Mais adiante, o impacto se agrava: o Rio da Prata já deságua no Rio Miranda completamente sujo.

Durante monitoramento ambiental realizado pelo IHP (Instituto Homem Pantaneiro), a equipe técnica constatou um problema antigo, mas cada vez mais grave.

A situação, segundo o biólogo do instituto, Sérgio Barreto, é resultado direto de uma combinação perigosa: ausência de APPs (Áreas de Preservação Permanente), uso inadequado do solo, erosão acelerada e processos intensos de assoreamento.

“Isso não é de hoje. Infelizmente, não estamos tendo uma evolução no quadro do Rio Verde, ele continua carregando uma grande quantidade de sedimento, é uma água bem suja e que impacta diretamente no Rio da Prata', pontuou.

Apesar do monitoramento constante e das tentativas de encontrar soluções, os avanços práticos ainda não apareceram.

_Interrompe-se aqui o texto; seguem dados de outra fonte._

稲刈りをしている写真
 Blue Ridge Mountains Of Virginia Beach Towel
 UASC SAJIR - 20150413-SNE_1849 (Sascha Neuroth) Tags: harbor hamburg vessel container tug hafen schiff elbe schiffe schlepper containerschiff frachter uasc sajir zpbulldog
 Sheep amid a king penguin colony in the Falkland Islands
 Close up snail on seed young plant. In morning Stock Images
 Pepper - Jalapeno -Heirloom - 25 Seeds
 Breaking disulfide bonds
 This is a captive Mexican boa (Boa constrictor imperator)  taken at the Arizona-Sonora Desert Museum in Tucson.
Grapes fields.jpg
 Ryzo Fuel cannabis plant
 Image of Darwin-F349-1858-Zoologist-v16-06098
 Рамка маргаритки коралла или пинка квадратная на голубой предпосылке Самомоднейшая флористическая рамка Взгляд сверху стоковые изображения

“Sempre estamos acompanhando essa questão do Rio Verde e tentando achar soluções, mas infelizmente essas soluções não estão aparecendo. O Rio Verde continua contribuindo de forma negativa e é necessária uma correção imediata, algo precisa ser feito antes que esses impactos sejam irreversíveis aqui no Rio da Prata e no próprio Rio Verde', destacou.

O biólogo reforça a gravidade das consequências. “É um rio de uma beleza cênica impressionante, um rio com suas águas cristalinas. Essa água com sedimento, tira tudo isso. O rio ali está sujo, ele começa a ter problema de assoreamento, diminui sua profundidade e isso pode impactar em toda essa biodiversidade e ecologia do rio. Então, isso é gravíssimo', lamentou.

O Campo Grande News entrou em contato com o Governo do Estado para saber sobre algum projeto para correção do problema, e aguarda o retorno.